The PAWS instances do have monitoring but the load doesn't seem to tick up in response to the grid search.

Not that this presents an effective end user debug option but just looking for any kind of response to a computational operation.

The tools project contains a list of all the instances. This includes the k8s nodes, grid workers, and PAWS fabric. This doesn't appear to include the nodes referenced above or their monitoring. Likely the separate PAWS project is the new platform being set up to isolate contention in T167086.

The paws.tools.wmflabs.org and paws.wmflabs.org still show the same Jupyter notebooks so there is some coordination between the backends. Need to further explore the cross over (if any) between the two projects.
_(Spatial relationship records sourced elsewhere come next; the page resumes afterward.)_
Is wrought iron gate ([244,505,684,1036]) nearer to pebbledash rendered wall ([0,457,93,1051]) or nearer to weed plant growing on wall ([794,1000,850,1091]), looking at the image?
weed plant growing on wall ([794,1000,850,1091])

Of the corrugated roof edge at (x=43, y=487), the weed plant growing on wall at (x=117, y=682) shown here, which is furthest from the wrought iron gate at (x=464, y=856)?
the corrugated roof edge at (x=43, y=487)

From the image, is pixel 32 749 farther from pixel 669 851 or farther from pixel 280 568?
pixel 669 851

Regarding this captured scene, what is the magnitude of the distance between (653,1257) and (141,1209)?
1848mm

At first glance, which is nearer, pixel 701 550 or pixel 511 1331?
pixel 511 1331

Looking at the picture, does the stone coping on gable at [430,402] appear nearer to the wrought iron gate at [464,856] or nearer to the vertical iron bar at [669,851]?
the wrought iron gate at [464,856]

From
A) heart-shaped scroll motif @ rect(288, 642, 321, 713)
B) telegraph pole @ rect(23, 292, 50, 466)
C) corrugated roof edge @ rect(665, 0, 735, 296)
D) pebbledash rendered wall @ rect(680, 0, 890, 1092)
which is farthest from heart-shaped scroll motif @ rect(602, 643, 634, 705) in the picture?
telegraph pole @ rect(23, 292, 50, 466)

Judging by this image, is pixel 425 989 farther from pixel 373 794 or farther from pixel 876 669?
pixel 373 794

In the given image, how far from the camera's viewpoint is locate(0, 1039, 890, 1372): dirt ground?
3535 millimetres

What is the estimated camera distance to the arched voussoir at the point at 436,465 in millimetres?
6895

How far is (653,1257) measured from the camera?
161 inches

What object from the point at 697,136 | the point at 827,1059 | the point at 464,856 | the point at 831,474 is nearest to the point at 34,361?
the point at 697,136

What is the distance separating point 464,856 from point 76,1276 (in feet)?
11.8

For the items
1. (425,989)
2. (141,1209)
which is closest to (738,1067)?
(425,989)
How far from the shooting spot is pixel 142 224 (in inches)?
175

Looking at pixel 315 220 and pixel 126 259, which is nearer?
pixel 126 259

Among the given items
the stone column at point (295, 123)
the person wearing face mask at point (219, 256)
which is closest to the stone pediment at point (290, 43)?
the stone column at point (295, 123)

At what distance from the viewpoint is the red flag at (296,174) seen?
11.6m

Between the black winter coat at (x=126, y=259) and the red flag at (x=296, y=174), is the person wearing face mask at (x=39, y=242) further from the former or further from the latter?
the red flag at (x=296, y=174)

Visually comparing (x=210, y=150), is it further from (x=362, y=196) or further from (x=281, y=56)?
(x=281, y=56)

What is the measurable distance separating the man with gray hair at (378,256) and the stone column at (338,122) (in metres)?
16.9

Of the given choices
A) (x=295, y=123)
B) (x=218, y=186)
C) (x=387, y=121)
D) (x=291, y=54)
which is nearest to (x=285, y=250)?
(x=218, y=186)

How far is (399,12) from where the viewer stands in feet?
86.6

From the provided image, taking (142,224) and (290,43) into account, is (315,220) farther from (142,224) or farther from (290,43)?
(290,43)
It's possible that you just ran out of RAM and the kernel died? I think we have a 1G memory limit...

Thanks for the suggestion. I'll run a test with more limited RAM. BTW, is there any status/monitoring to observe jupyter kernel status from a notebook user end? I haven't found anything yet.
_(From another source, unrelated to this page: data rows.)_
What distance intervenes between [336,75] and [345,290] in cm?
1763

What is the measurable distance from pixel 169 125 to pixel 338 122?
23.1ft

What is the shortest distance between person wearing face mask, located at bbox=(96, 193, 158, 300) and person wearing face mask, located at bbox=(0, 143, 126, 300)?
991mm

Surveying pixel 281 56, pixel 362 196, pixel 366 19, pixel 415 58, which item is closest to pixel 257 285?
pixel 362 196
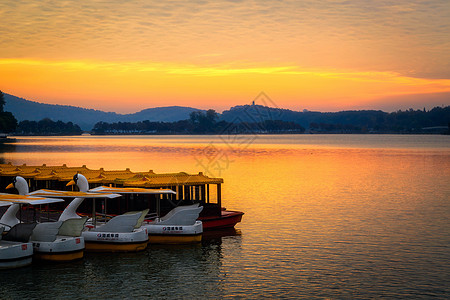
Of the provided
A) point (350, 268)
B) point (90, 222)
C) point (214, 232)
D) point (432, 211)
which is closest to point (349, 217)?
point (432, 211)

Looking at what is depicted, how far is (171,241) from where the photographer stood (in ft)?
124

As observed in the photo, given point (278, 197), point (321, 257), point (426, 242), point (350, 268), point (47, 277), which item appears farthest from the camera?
point (278, 197)

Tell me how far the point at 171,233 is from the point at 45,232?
8883 mm

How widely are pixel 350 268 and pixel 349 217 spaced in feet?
64.0

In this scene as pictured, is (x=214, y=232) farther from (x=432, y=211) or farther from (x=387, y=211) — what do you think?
(x=432, y=211)

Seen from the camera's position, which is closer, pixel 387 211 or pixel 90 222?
pixel 90 222

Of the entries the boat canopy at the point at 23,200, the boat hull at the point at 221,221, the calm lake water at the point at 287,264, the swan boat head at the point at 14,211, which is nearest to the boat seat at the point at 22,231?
the boat canopy at the point at 23,200

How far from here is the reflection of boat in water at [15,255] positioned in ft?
100

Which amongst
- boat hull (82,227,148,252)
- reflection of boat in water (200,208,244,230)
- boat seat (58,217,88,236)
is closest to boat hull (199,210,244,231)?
reflection of boat in water (200,208,244,230)

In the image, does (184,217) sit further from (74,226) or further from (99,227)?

It's possible that you just ran out of RAM and the kernel died? I think we have a 1G memory limit...

I have a test environment with a 1G memory limit and can reliably make the jupyter kernel fail in this environment at the gridsearch call as a result of limited memory (VM with 1G and running Jupyter inside a Docker container, mainly for simplified Jupyter setup). For reference, here's the startup line for docker (the notebook is loaded manually on the jupyter ui):

sudo docker run -i -t -p 8888:8888 continuumio/anaconda3 /bin/bash -c "/opt/conda/bin/conda install jupyter -y --quiet
 && mkdir /opt/notebooks && /opt/conda/bin/jupyter notebook --notebook-dir=/opt/notebooks --ip='*' --port=8888 --no-browser --allow-root" --net=host

I have seen the memory error both as a message popping up in the notebook saying the kernel died and as a traceback on the gs_clf.fit() call. Here's an example traceback for reference:

gs_clf = gs_clf.fit(twenty_train.data, twenty_train.target)
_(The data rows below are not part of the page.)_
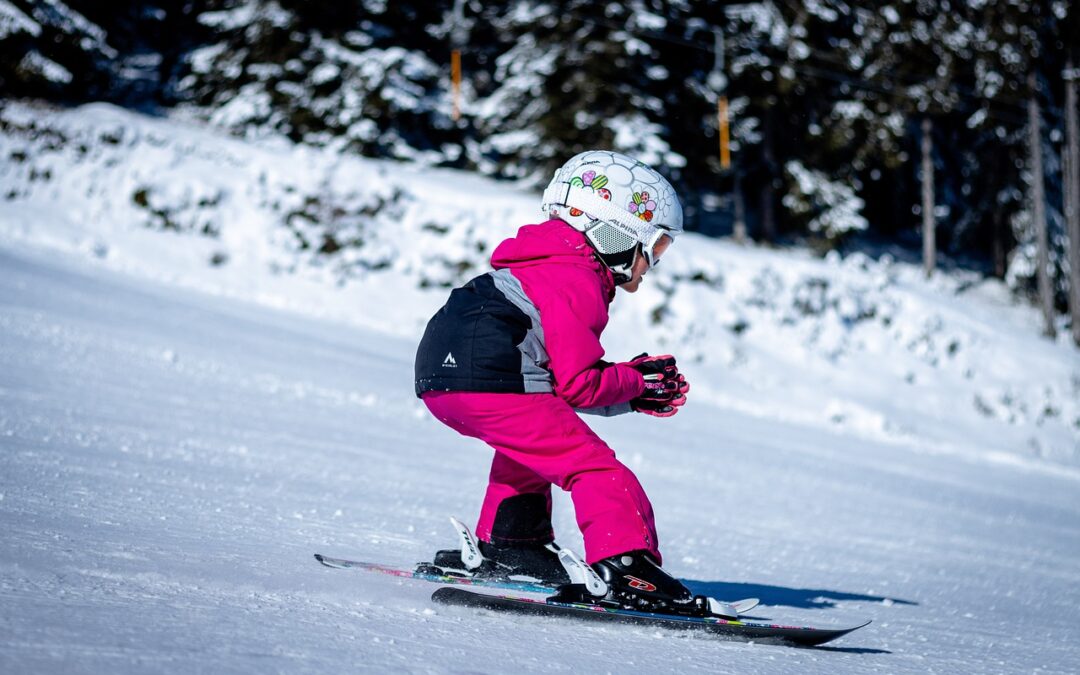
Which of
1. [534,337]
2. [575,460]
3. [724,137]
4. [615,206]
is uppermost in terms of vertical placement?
[724,137]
Exception in thread Thread-4:
Traceback (most recent call last):
  File "/opt/conda/lib/python3.6/threading.py", line 916, in _bootstrap_inner
    self.run()
  File "/opt/conda/lib/python3.6/threading.py", line 864, in run
    self._target(*self._args, **self._kwargs)
  File "/opt/conda/lib/python3.6/multiprocessing/pool.py", line 366, in _handle_workers
    pool._maintain_pool()
  File "/opt/conda/lib/python3.6/multiprocessing/pool.py", line 240, in _maintain_pool
    self._repopulate_pool()
  File "/opt/conda/lib/python3.6/multiprocessing/pool.py", line 233, in _repopulate_pool
    w.start()
  File "/opt/conda/lib/python3.6/multiprocessing/process.py", line 105, in start
    self._popen = self._Popen(self)
  File "/opt/conda/lib/python3.6/multiprocessing/context.py", line 277, in _Popen
    return Popen(process_obj)
  File "/opt/conda/lib/python3.6/multiprocessing/popen_fork.py", line 20, in __init__
    self._launch(process_obj)
  File "/opt/conda/lib/python3.6/multiprocessing/popen_fork.py", line 67, in _launch
    self.pid = os.fork()
OSError: [Errno 12] Cannot allocate memory

Surprisingly, although I can now get my 1G test environment to fail, I can no longer get the PAWS environment to fail on the grid search steps like it was when I opened this issue. I have run the notebook several times and it now succeeds each time instead of failing.

Were there any changes to the memory available over the past week?

A side note on my test environment: I had to resort to using a VM with a 1G mem limit and running jupyter inside a docker container on the VM in order to provide a guaranteed limit on the ram available to the notebook. I spent a lot of time trying to constrain the ram using just docker on my host with the --memory flag but was not able to enforce any memory limits. My host is Ubuntu 16.04 with upstream docker (17.03.1-ce). This was true even after booting the host kernel with the swapaccount=1. Even though the container reported a limit of 1G in memory.limit_in_bytes, code running in the container was able to allocate all the RAM on the host system. Odd.

Chicocvenancio moved this task from Backlog to Waiting information on the PAWS board.